The frequentist viewpoint is particularly well suited for hypothesis testing. This is the setting where we have some hypothesis \(H_0\) (known as the “null hypothesis”) and can set up an experiment that corresponds to a sample space in which if \(H_0\) is true then the probability that some event \(A\) occurs is at most \(1/2\). If we then repeat the experiment \(k\) times, and in all the cases the event \(A\) occurs, then we can decide that \(H_0\) has been “refuted” and we would be wrong at most a \(2^{-k}\) fraction of the times. The value \(2^{-k}\) is known as the “\(p\)-Value” and in many scientific settings it is set to be \(0.05\). For example, if we are given a coin and our hypothesis is that it is a fair coin, then if we toss it \(5\) times and check if we got all heads then, if so, we can conclude that it is not a fair coin with a \(p\)-value of \(1/2^5 = 1/32 \sim 0.03\).This example also shows the importance of deciding on the test to perform in advance: clearly any particular outcome of the five coin tosses has probability \(2^{-5}\) and so the mere fact that the outcome was “unlikely” is no evidence that the coin wasn’t fair. This means that if we use this as our standard test for fairness of coins then the frequency in which we would make an error calling a coin unfair when it is fair would be at most \(1/32\).

**To-do item:** In the passage on hypothesis testing, what value is the p-value often set to in scientific settings? The listing is not needed for this.

**Data below:**
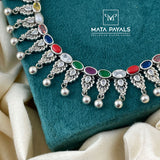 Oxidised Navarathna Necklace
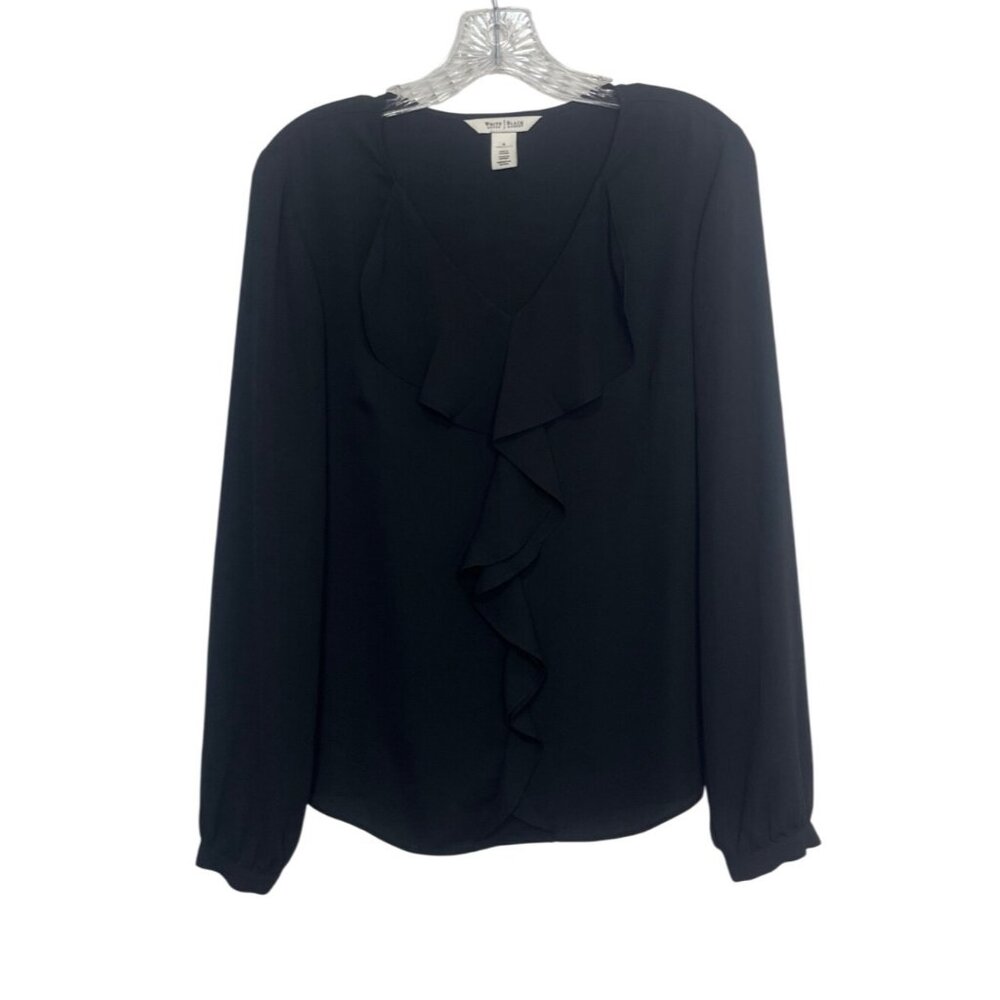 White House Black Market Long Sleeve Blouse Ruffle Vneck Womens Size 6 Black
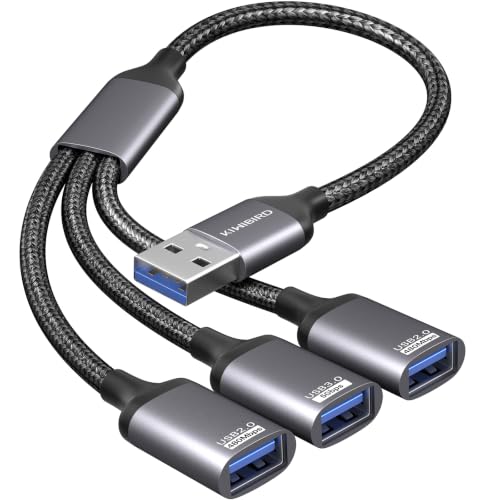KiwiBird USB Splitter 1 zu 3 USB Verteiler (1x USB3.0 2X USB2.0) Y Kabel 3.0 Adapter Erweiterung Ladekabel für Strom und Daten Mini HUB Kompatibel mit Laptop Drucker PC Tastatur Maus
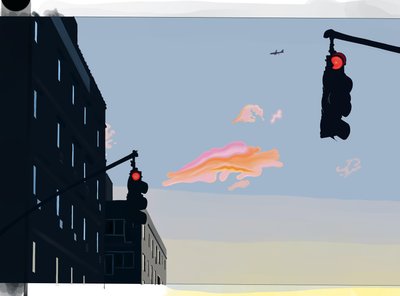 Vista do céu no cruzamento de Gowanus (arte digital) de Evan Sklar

**Reply to the task:** 0.05